Esqueça as histórias sobre sereias que você conhece. Esta é uma história diferente — e necessária. E tudo começa no fundo do mar. Com uma garota chamada Gaia, que sonha em ser livre de seu pai controlador, fugir de um casamento arranjado e descobrir o que realmente aconteceu à sua mãe desaparecida.
A Pequena Sereia e o Reino das Ilusões chega para trazer um pouco mais de contos de fadas para a linha DarkLove, da DarkSide® Books. Mas não do jeito que você espera; aqui, a história original de Hans Christian Andersen — e também suas versões coloridas e afáveis em desenhos animados — é reimaginada através de lentes feministas e ambientada em um mundo aquático em que mulheres são silenciadas diariamente — um mundo que não difere tanto assim da sociedade em que vivemos.

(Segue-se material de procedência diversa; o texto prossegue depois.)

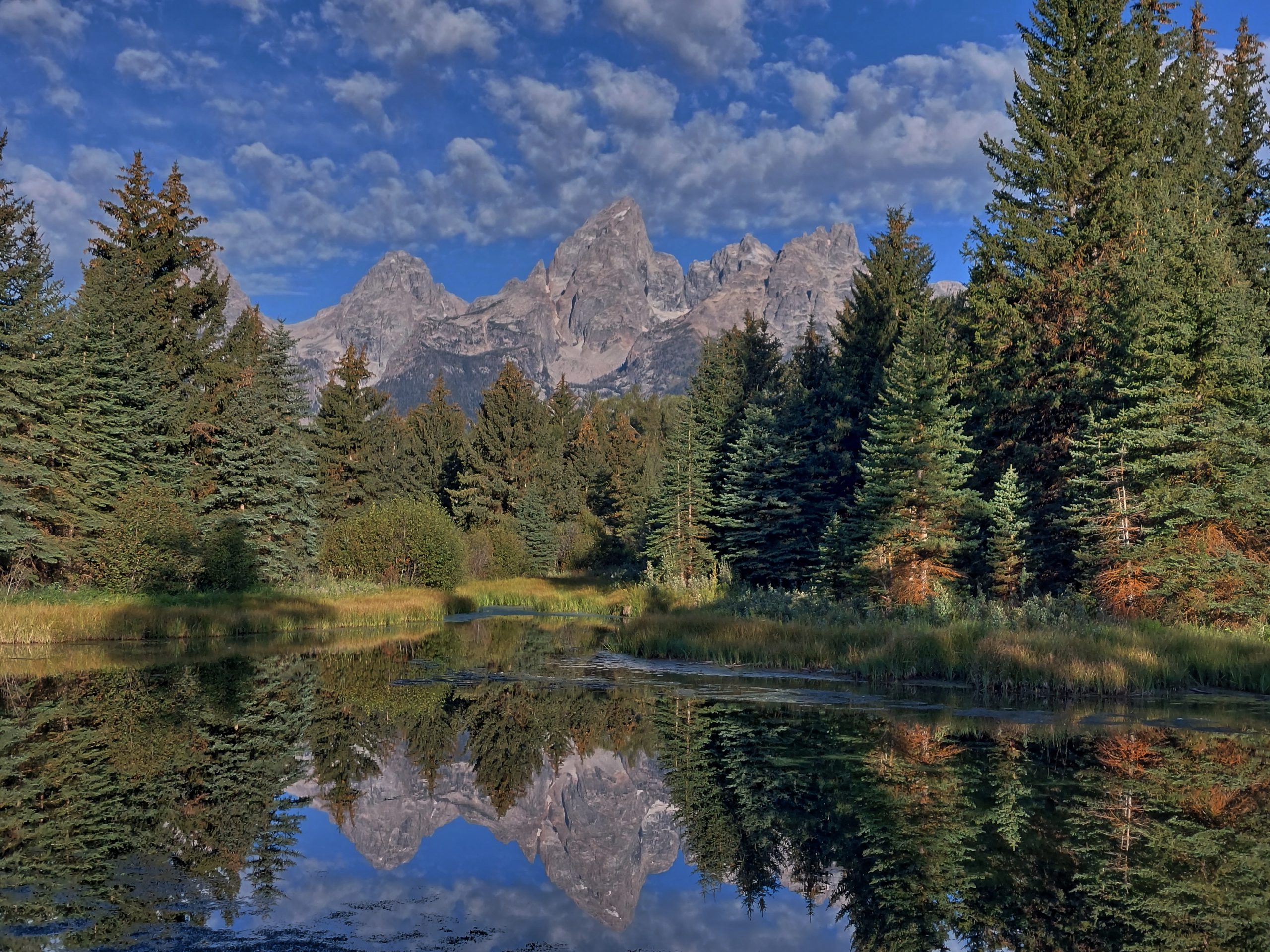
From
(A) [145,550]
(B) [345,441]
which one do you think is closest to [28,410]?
(A) [145,550]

No reino de ilusões comandado pelo Rei dos Mares, as sereias não recebem educação, não têm direito de fala, devem se encaixar em um padrão de beleza impossível e sempre sorrir. É neste cenário que a autora irlandesa Louise O’Neill apresenta uma história sobre empoderamento e força feminina. Com narrativa e olhar afiados, a autora ainda desenvolve aspectos do conto original que passaram batido, como o relacionamento de Gaia com as irmãs e as camadas complexas da Bruxa do Mar.
A Pequena Sereia e o Reino das Ilusões, que chega ao mundo acima da superfície da água com o padrão de qualidade que virou marca registrada da DarkSide® Books, mostra como, em um reino comandado pelo patriarcado, ter uma voz é arriscado. Mas também como querer usá-la é uma atitude extremamente poderosa e valiosa. Ainda mais em tempos tão sombrios.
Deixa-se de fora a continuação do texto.